Последний шанс. С чего Варвара взяла, что последний?.. Разве бывает в двадцать девять лет последний шанс? Или он бывает во сколько угодно лет, или вообще от этих самых лет никак не зависит, выпадает, когда ему вздумается, а потом раз – и нет его, и никаких надежд?..
Полторы тысячи разнообразных девиц вдруг представились ему, как на подиуме, унылой чередой, потряхивающие “прелестями”, стремящиеся перещеголять друг друга, оттолкнуть конкуренток, выдрать им волосы, пролезть вперед, и среди них он сам, Арсений Троепольский, скакун, породистый во всех отношениях.
И все?! Все? Больше ничего до самого конца?! А что? Тебе очень это подходит, ты сам знаешь. Зачем тебе… устойчивые привязанности? Бриллиант на пальце, лысая собака, чашка кофе в постели, кто первый встал, того и тапки, утренний запах шампуня и чуть подгоревших оладий, разговор ни о чем, ровный шум воды в ванной, чужие очки под зеркалом, женские вещички на полке, туфли, сброшенные посреди коридора, портфель, который перепутал со своим, – и весь мир… Казавшийся таким огромным еще недавно, теперь он вдруг съежился до размеров этой самой комнаты без окон, где он, Арсений, сидит, уставившись в гигантский, как аквариум, монитор, а за стенами враждебная среда, осудившая своего “просвещенного монарха”.
“Там, дальше, ничего нет, – вдруг отчетливо понял Троепольский. – Правда, ничего нет. Было и куда-то делось.
Ехал Ваня на ремне, вел старушку на коне, ну а фикус в это время веселился на окне”.
Старушка подкачала. Не выдержала. Не дождалась. Не стала ничего требовать и караулить, когда его озарит. Его озарило, а старушки и след простыл.
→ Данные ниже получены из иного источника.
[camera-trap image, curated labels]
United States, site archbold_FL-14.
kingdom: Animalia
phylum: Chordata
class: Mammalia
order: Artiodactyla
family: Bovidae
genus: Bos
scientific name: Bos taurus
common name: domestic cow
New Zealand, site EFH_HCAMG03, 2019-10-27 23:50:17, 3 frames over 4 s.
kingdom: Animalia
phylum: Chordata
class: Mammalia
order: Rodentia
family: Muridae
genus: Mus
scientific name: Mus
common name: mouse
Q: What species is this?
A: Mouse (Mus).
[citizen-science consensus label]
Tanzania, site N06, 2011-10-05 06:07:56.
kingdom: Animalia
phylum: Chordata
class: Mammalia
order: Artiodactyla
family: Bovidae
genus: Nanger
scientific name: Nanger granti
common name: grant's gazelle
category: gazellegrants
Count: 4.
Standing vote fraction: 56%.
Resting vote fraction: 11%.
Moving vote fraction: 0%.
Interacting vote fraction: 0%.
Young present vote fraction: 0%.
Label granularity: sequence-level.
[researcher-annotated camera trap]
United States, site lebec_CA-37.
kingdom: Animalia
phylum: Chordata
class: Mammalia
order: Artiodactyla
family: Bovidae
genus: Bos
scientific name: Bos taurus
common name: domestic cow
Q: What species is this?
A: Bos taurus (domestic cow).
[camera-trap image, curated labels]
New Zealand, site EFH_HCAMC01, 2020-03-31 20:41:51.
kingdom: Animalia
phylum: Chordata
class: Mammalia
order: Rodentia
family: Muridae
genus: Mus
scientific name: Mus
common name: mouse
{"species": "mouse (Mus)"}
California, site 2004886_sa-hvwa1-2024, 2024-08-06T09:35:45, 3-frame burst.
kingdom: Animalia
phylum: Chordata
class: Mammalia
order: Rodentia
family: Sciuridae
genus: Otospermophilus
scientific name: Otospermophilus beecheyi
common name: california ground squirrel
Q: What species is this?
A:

Он задумчиво раскрошил в пепельницу сигарету. Посыпалась желтая махорочная крошка. Вот почему даже в самых дорогих сигаретах крошка все равно похожа на махру?! Он понюхал пальцы. И пахнет махрой.
Подожди, уговаривал он себя. Подожди, ничего же не происходит! И вообще еще ничего не понятно.
Да ладно, неожиданно громко сказал ему тот самый, запасной инстинкт. Все понятно. Давай! Посмотри правде в глаза, хоть просто так, чтобы ты знал, какова она, эта правда, – на будущее. Чтобы жил с этим знанием, чтобы, так сказать, отдавал отчет, как формулировала Шарон Самойленко. Ну что? Станешь смотреть?
И Троепольский посмотрел и увидел, и правда оказалась ужасна, и он сам ужасен в этой правде.
Ну как, спросил запасной инстинкт язвительно, понравился ты себе? Ничего мальчик, не так ли? А ведь я тебе говорил…
“Заткнись”, – приказал Троепольский, но настырный инстинкт не заткнулся, продолжал доставать.
Нужно быстро что-то сделать. Что-то изменить.
Только… как?!
Почему-то Арсений был уверен, что уже опоздал, хоть и неизвестно куда.
Опоздал или нет?..
Он задумчиво вылез из-за стола, походил по ковру, нагнулся и выудил из-под дивана чашку.
Поехать к ней? Объяснить, что раскаялся – вот так, сидя в кресле перед компьютером, непосредственно после выволочки Варвары Лаптевой и перед собранием трудового коллектива, назначенным на завтра, взял и раскаялся? Она не поверит и будет совершенно права.
Тут в голову ему вдруг пришла мысль о том, что на новой работе у нее будет новый начальник, и с тем, новым, вдали от Троепольского, она вполне сможет “крутить любовь”, и неизвестно чем это закончится, и даже, скорее всего, закончится тем, что она разлюбит старого, то есть его, и больше он никогда ей не понадобится! Эта была очень глупая, и очень странная, и нелепая мысль, но больше он не мог думать ни о чем другом.